Walking speed in golden years could be a sign of thinking or memory problems

University of Portland study looked at people 70 and older, tested their memory, walking pace

Older adults were less likely than younger adults to meet the federal physical activity recommendations. (Pierre Amerlynck/SXC)

Older adults might want to talk to their doctors about their walking speed.

A new study by the University of Portland suggests how fast people walk later in life could be a sign thinking and memory problems.

University of Portland researchers studied 92 people that were 70 years or older and who lived alone. They were given memory and thinking tests and also had their walking speeds monitored over the course of three years.

Results of the study showed that people with non-memory mild cognitive impairment were nine times more likely to be slow walkers than moderate or fast walkers.

Dr. Ronan Factora, a geriatrician at Cleveland Clinic, was not part of the study, but said people should talk to their doctor about their walking.

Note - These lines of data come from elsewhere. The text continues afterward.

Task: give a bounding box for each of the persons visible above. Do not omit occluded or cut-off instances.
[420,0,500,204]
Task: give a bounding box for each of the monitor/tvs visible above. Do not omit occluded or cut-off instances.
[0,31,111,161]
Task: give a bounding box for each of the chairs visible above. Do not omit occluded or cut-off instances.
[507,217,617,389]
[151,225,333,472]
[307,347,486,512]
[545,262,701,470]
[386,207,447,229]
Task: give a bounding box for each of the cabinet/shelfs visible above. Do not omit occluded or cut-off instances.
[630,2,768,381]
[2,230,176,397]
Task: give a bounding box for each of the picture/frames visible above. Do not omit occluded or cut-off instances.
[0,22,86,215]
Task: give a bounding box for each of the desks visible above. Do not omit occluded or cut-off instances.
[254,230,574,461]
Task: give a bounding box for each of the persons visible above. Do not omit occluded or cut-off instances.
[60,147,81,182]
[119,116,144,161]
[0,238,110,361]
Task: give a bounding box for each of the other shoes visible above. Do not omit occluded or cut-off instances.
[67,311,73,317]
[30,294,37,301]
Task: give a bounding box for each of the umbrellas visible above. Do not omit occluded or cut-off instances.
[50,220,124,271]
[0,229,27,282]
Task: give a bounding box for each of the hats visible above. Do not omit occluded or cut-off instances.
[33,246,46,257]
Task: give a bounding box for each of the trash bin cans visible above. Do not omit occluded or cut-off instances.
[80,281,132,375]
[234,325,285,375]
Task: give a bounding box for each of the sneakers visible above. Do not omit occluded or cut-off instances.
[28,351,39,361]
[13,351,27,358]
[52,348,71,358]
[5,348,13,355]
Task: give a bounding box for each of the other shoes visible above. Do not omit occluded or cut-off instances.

"If you find that your walking is slower or someone else tells you you're walking a lot slower than usual, you've been slowing down over the years, that's something to tell your doctor and that may be a clue, an indicator that you really should look a little more deeply, is there something going on with cognitive functioning?" said Factora.

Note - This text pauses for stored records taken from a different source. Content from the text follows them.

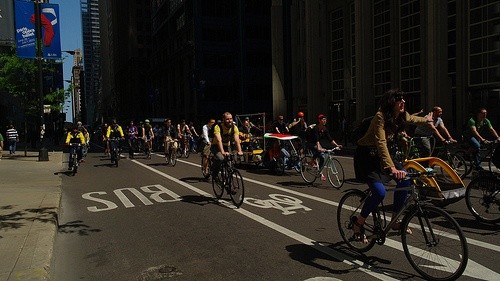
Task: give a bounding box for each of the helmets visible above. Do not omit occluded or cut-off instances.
[317,114,324,122]
[298,111,304,117]
[113,120,118,124]
[145,120,149,123]
[77,121,82,125]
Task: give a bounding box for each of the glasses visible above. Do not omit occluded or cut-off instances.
[395,94,410,101]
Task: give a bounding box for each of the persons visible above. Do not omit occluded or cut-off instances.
[6,125,19,154]
[0,134,4,159]
[400,105,500,172]
[210,112,242,193]
[65,112,341,180]
[352,89,433,242]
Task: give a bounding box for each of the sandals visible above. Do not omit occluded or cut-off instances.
[353,218,367,241]
[391,218,412,235]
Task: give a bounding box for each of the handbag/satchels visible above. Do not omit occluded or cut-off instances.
[356,144,381,170]
[16,136,19,142]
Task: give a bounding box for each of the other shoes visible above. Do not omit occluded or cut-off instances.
[321,177,327,181]
[309,161,317,167]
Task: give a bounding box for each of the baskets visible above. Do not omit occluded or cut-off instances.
[472,171,498,192]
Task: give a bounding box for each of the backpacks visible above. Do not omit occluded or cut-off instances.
[303,123,321,143]
[460,112,486,133]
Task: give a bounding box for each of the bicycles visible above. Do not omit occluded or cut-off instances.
[394,134,500,226]
[64,133,199,177]
[336,156,469,281]
[199,143,246,209]
[260,127,346,191]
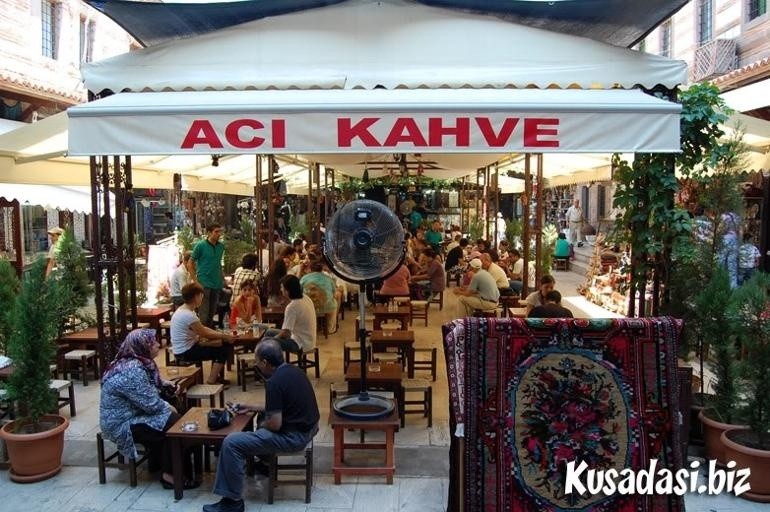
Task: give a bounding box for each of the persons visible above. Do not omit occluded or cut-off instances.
[202,339,320,511]
[169,200,586,390]
[44,227,66,280]
[164,211,179,234]
[99,329,202,490]
[717,204,743,290]
[737,233,762,286]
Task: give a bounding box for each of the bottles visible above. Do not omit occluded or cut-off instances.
[388,300,400,312]
[253,318,260,337]
[223,312,231,334]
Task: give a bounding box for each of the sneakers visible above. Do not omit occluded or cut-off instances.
[256,379,264,386]
[207,376,230,389]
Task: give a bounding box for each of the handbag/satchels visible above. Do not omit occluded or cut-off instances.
[208,409,230,427]
[583,223,596,235]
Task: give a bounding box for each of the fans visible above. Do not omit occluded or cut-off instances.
[322,200,405,421]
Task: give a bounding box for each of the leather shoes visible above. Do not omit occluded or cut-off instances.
[203,497,244,512]
[255,460,270,475]
[161,477,202,489]
[578,243,583,247]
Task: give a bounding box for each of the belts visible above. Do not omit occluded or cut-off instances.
[481,296,497,304]
[572,221,582,223]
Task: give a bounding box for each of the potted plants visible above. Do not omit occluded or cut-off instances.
[1,270,70,482]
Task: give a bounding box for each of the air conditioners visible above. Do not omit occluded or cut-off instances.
[693,38,739,84]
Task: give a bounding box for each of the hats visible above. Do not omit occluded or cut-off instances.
[471,251,481,258]
[468,259,482,269]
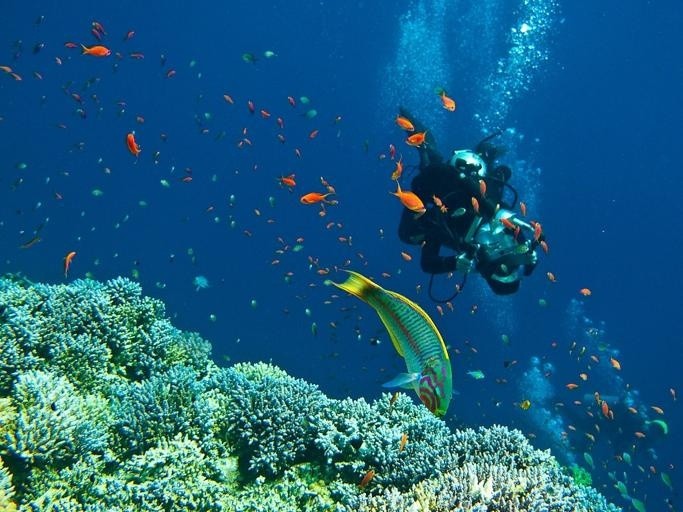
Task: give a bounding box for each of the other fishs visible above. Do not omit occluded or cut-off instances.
[1,16,683,511]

Researchers say that more studies are needed, but walking speed could be a predictor of future memory loss and thinking problems in adults over the age of 70.

"These earlier clues that gait problems are associated with cognitive impairment have been studied and recognized for a long time. This is probably one of the longest studies of data gathered at home where that association is actually firmed up," said Factora.

The findings for this study are in the journal Neurology.